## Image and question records
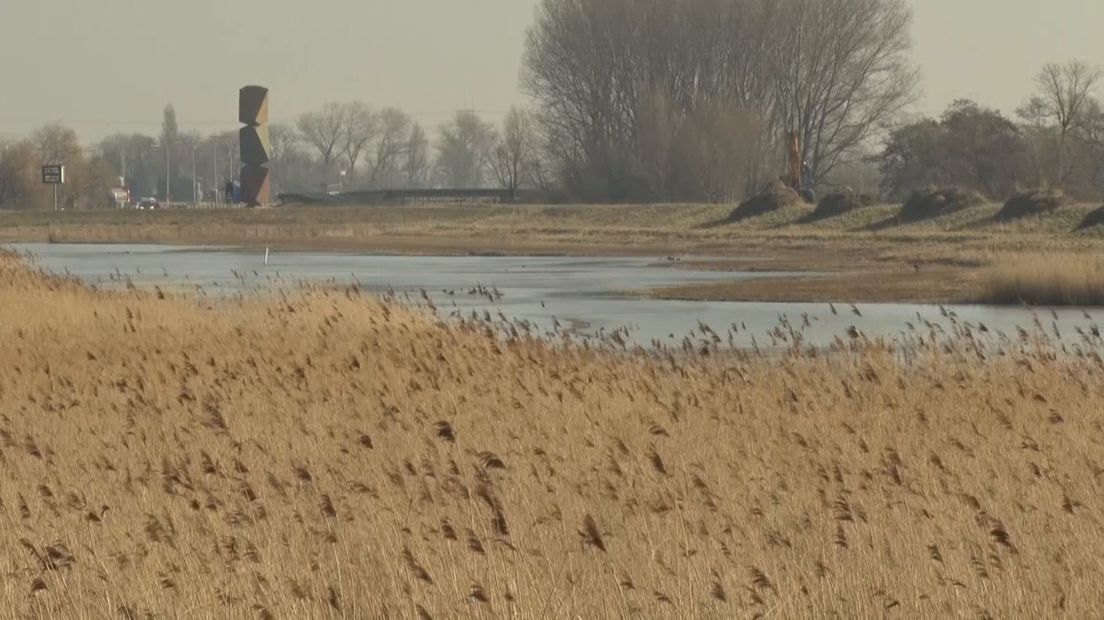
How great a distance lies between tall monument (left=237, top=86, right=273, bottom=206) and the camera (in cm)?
12081

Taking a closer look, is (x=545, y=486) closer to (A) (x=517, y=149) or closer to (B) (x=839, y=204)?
(B) (x=839, y=204)

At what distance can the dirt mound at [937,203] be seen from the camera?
227 ft

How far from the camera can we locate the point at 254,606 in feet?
22.8

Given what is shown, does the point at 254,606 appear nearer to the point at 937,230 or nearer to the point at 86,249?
the point at 937,230

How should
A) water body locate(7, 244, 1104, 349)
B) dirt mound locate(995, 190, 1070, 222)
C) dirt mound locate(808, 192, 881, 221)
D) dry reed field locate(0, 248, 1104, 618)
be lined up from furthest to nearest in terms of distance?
dirt mound locate(808, 192, 881, 221) → dirt mound locate(995, 190, 1070, 222) → water body locate(7, 244, 1104, 349) → dry reed field locate(0, 248, 1104, 618)

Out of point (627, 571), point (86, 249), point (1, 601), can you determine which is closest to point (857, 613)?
point (627, 571)

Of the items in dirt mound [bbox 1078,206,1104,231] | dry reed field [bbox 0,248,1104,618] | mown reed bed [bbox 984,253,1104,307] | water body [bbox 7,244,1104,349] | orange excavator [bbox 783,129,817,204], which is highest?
orange excavator [bbox 783,129,817,204]

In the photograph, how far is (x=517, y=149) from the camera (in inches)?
5246

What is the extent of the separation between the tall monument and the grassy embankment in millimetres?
12839

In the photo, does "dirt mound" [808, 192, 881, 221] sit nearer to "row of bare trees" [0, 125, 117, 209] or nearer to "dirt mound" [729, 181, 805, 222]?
"dirt mound" [729, 181, 805, 222]

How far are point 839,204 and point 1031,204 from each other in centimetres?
1293

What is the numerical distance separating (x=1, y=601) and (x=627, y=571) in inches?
106

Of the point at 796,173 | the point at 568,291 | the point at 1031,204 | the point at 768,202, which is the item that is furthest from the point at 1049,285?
the point at 796,173

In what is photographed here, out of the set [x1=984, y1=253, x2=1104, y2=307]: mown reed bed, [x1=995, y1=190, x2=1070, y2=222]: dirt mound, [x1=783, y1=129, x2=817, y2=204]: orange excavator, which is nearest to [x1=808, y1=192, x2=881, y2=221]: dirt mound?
[x1=783, y1=129, x2=817, y2=204]: orange excavator
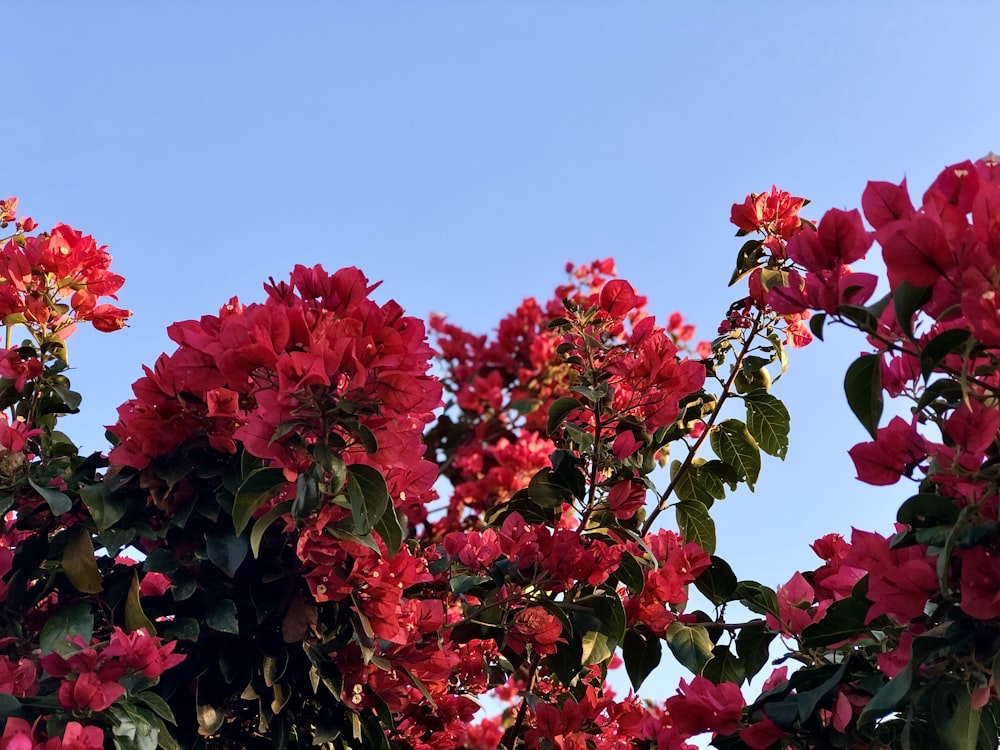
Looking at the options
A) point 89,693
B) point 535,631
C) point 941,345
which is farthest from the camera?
point 535,631

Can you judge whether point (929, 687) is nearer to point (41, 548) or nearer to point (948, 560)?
point (948, 560)

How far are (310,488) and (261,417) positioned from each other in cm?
14

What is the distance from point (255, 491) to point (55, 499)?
419 mm

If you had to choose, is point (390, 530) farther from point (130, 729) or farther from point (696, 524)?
point (696, 524)

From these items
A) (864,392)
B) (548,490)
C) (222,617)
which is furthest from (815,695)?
(222,617)

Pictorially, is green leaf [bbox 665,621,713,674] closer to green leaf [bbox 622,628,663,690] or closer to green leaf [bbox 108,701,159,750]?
green leaf [bbox 622,628,663,690]

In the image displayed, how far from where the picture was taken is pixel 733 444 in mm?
2367

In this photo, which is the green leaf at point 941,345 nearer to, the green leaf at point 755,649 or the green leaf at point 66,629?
the green leaf at point 755,649

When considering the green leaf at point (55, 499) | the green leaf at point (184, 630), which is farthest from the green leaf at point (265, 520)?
the green leaf at point (55, 499)

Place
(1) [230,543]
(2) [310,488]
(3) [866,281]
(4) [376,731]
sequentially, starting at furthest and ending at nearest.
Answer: (4) [376,731] < (1) [230,543] < (2) [310,488] < (3) [866,281]

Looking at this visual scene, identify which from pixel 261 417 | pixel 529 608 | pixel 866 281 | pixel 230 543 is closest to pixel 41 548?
pixel 230 543

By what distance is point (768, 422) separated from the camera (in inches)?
92.2

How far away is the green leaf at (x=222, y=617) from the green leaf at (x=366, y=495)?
34cm

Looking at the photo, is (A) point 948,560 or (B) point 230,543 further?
(B) point 230,543
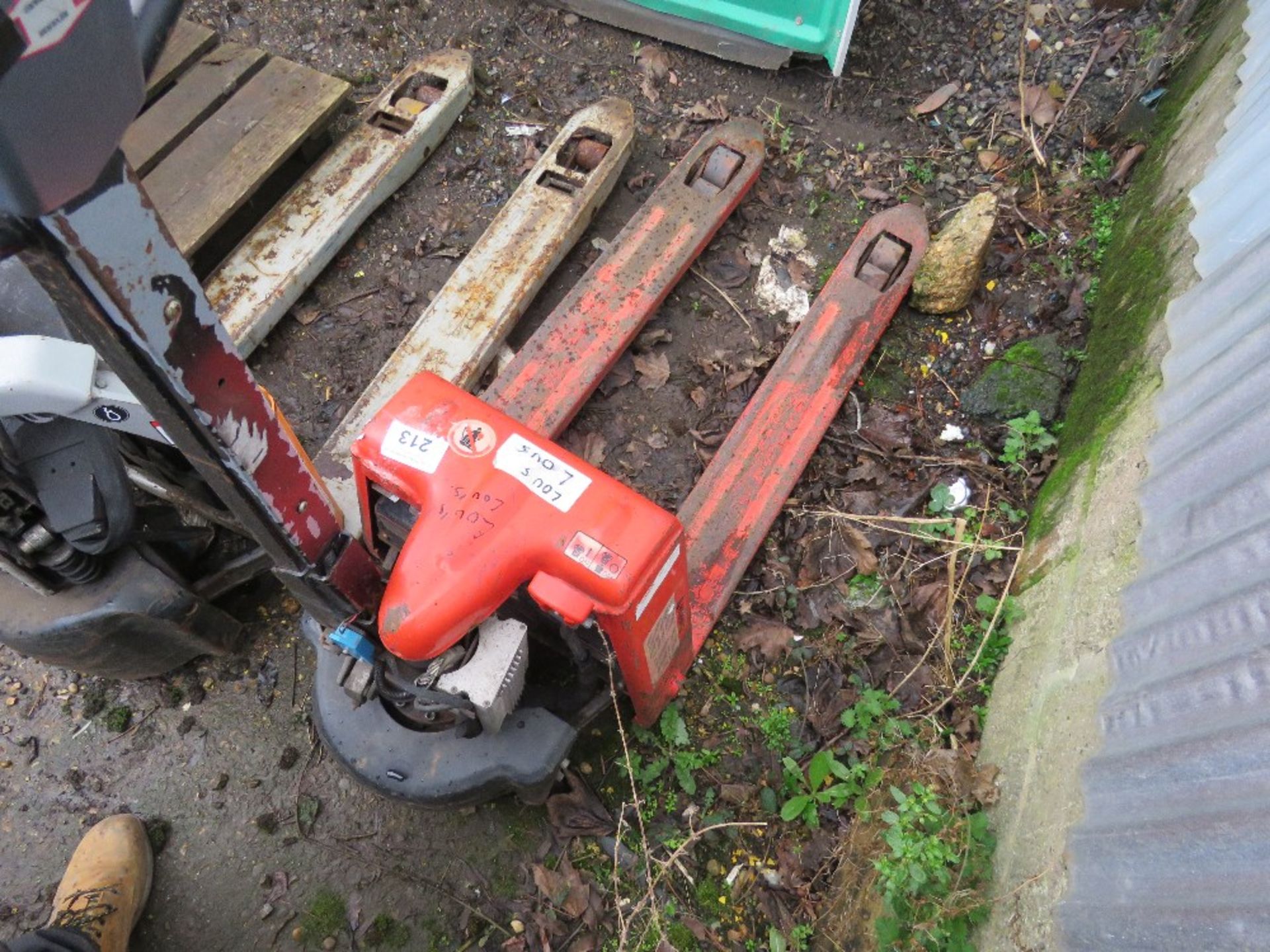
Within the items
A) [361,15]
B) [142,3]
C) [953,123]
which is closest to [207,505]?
[142,3]

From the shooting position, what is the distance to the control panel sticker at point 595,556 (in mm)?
1794

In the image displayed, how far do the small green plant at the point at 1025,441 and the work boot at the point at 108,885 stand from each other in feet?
9.86

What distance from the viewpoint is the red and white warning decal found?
779 millimetres

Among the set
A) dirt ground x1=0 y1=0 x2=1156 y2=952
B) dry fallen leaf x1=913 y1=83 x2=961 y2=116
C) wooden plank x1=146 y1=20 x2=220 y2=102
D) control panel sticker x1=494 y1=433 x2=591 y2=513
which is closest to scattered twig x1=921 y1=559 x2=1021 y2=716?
dirt ground x1=0 y1=0 x2=1156 y2=952

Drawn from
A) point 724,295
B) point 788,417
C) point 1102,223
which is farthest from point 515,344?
point 1102,223

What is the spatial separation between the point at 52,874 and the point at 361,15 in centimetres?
374

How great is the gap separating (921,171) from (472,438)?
264cm

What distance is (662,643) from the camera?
218 cm

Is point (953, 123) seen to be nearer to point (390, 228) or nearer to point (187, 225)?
point (390, 228)

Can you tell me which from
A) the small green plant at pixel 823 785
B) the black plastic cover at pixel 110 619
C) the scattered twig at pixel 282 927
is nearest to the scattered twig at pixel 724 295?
the small green plant at pixel 823 785

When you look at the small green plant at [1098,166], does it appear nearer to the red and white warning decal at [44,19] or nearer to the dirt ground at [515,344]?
the dirt ground at [515,344]

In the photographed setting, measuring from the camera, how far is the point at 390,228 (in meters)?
3.56

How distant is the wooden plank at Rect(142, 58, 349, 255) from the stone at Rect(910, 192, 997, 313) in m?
2.36

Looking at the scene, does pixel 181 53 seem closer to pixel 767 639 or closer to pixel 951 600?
pixel 767 639
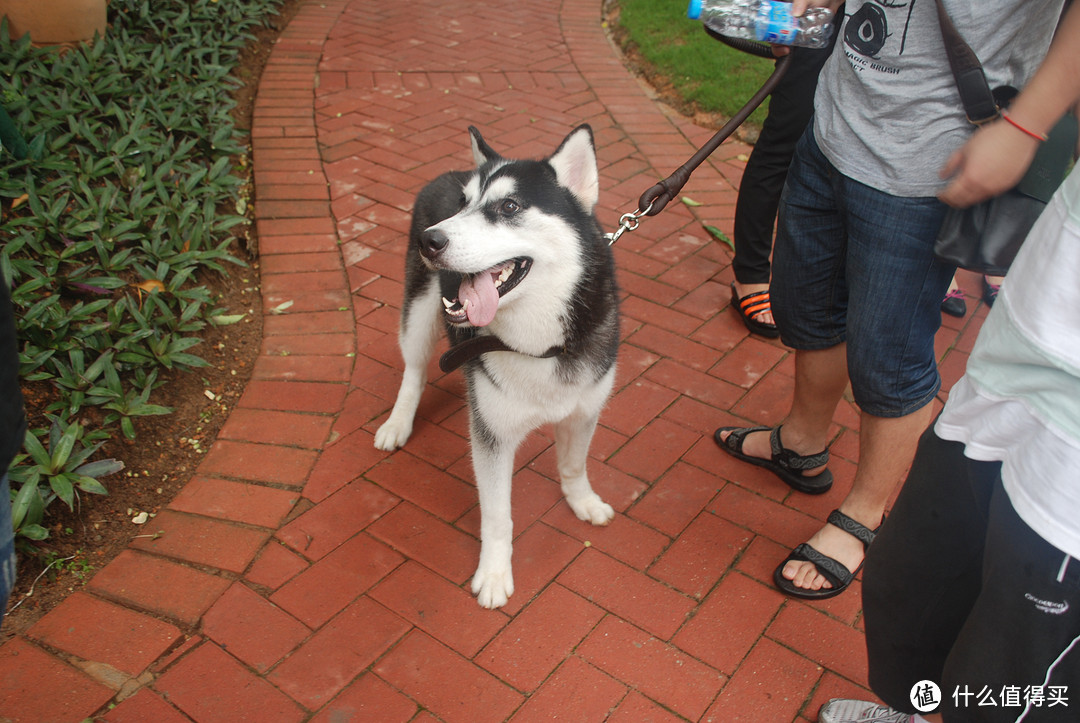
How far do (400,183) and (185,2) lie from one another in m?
2.85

## TASK INSTRUCTIONS
Collect every line in the rows above that contains the string "wooden", and copy each one as it appears.

## WRITTEN ANSWER
C) wooden plank x1=146 y1=20 x2=220 y2=102
How distant is the wooden plank at Rect(142, 58, 349, 255) from the stone at Rect(910, 192, 997, 313) in m?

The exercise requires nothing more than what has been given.